The Electric Ant

“Okay everyone, you know the drill.”

Alex’s partner didn’t break pace between the doorway and the register, and she swung her gun around with the precise grace of someone who had done this far too many times. Her features were hidden behind a fuzzmask, and the sharp tips of her black hair poked from the base of the thin helmet. Nis was a professional: professional thief, professional manipulator, professional drug courier, and professional counterfeiter. She was a professional at everything that skimmed beneath Federal radar. Alex was not a professional. Alex was a nineteen year old boy who’d never pulled the trigger of a pulse rifle.

Behind the counter, a teenage register kid went white.

“Alex,” Nis called without taking her eyes from the boy. “Damage control.”

Alex nodded. He continued into the back of the restaurant, rifle at chest level, listening through the hum of microwaves for hints of movement. Pulse rifles weren’t lethal, which is why they used them. Murder was a level one crime. Robbery was level three. There were two employees in the kitchen: an attractive blond girl no older than twenty five and a man no younger than fifty. At the sight of his weapon, the girl screeched something incomprehensible while the man stepped away from the burger assembly line and coolly lifted his hands to his head.

Quietly, almost calmly, he backed into the wall and listened to his partner’s voice fire orders like the guns he’d heard on television. “Into the back,” she finally said, and the kid appeared in the doorway with Nis’s pulse rifle motionless against his skull. He didn’t look so hot; eyes wide, skin pale, breath coming and going at a rate that couldn’t be maintained for long. His legs moved beneath him like the legs of someone who’d had too much gin, and he stumbled forward to hold his weight against the assembly line.
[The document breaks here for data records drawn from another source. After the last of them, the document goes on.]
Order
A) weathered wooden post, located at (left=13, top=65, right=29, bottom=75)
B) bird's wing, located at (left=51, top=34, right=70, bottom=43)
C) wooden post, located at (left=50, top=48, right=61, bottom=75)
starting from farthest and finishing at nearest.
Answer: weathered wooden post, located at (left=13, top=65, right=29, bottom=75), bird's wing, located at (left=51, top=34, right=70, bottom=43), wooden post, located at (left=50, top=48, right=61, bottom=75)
Despite her panic, the woman was breathing slowly, deeply. The man remained calm. Nis gestured with her head towards the cooler, then nudged the boy’s neck with her rifle. He closed his eyes. “On with it,” she said as she shoved him forward with her other hand, and he promptly dropped to his knees. Alex went to pick him up, and a second later, his world exploded into stars.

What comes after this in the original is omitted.